[Goal] Turn the records, from the line containing "Out of all pyautogui.locateOnScreen(404, 225, 549, 236): white" through the end of the records, both included, into a numbered list. Leave out the blank lines.

-- Material start --

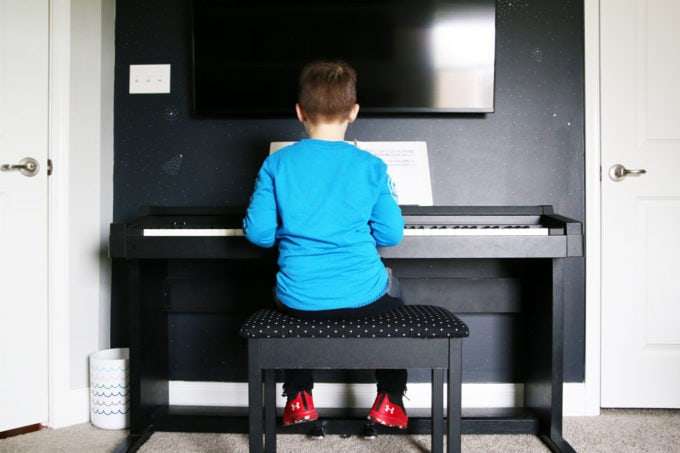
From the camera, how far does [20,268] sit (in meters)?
2.13

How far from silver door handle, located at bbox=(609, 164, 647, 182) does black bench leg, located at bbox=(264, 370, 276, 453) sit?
1.56m

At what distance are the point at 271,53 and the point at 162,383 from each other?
1349mm

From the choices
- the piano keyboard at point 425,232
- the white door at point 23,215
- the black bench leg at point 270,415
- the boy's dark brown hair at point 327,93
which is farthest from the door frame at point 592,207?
the white door at point 23,215

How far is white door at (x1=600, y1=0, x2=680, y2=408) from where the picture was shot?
7.89 feet

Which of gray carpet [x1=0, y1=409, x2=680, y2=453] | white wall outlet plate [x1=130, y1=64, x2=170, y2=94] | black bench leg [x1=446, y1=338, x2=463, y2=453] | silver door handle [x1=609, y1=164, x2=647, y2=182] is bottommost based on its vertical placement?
gray carpet [x1=0, y1=409, x2=680, y2=453]

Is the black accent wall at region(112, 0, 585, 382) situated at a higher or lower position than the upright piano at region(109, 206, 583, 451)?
higher

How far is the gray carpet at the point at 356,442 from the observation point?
2.03m

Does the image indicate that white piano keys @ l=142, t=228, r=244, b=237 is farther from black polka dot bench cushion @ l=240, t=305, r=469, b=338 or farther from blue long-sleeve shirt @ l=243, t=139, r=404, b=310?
black polka dot bench cushion @ l=240, t=305, r=469, b=338

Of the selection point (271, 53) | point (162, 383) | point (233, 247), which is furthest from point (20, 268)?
point (271, 53)

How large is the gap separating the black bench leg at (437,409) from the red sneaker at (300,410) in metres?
0.36

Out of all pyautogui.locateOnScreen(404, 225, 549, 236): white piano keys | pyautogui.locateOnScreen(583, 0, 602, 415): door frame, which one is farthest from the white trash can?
pyautogui.locateOnScreen(583, 0, 602, 415): door frame

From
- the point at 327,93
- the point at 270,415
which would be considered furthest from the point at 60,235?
the point at 327,93

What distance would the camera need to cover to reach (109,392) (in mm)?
2221

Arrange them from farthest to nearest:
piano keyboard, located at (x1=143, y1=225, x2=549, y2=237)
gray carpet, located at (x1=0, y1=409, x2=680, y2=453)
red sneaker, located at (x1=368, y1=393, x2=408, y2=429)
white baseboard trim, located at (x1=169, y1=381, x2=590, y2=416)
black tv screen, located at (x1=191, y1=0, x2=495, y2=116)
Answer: white baseboard trim, located at (x1=169, y1=381, x2=590, y2=416) → black tv screen, located at (x1=191, y1=0, x2=495, y2=116) → gray carpet, located at (x1=0, y1=409, x2=680, y2=453) → piano keyboard, located at (x1=143, y1=225, x2=549, y2=237) → red sneaker, located at (x1=368, y1=393, x2=408, y2=429)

-- Material end --

[Output of the task]
1. Out of all pyautogui.locateOnScreen(404, 225, 549, 236): white piano keys | pyautogui.locateOnScreen(583, 0, 602, 415): door frame, which one is farthest from the white trash can?
2. pyautogui.locateOnScreen(583, 0, 602, 415): door frame
3. From
4. - the point at 327,93
5. - the point at 270,415
6. which would be considered furthest from the point at 60,235?
7. the point at 327,93
8. What distance would the camera need to cover to reach (109,392) (in mm)?
9. 2221
10. Arrange them from farthest to nearest:
11. piano keyboard, located at (x1=143, y1=225, x2=549, y2=237)
12. gray carpet, located at (x1=0, y1=409, x2=680, y2=453)
13. red sneaker, located at (x1=368, y1=393, x2=408, y2=429)
14. white baseboard trim, located at (x1=169, y1=381, x2=590, y2=416)
15. black tv screen, located at (x1=191, y1=0, x2=495, y2=116)
16. Answer: white baseboard trim, located at (x1=169, y1=381, x2=590, y2=416) → black tv screen, located at (x1=191, y1=0, x2=495, y2=116) → gray carpet, located at (x1=0, y1=409, x2=680, y2=453) → piano keyboard, located at (x1=143, y1=225, x2=549, y2=237) → red sneaker, located at (x1=368, y1=393, x2=408, y2=429)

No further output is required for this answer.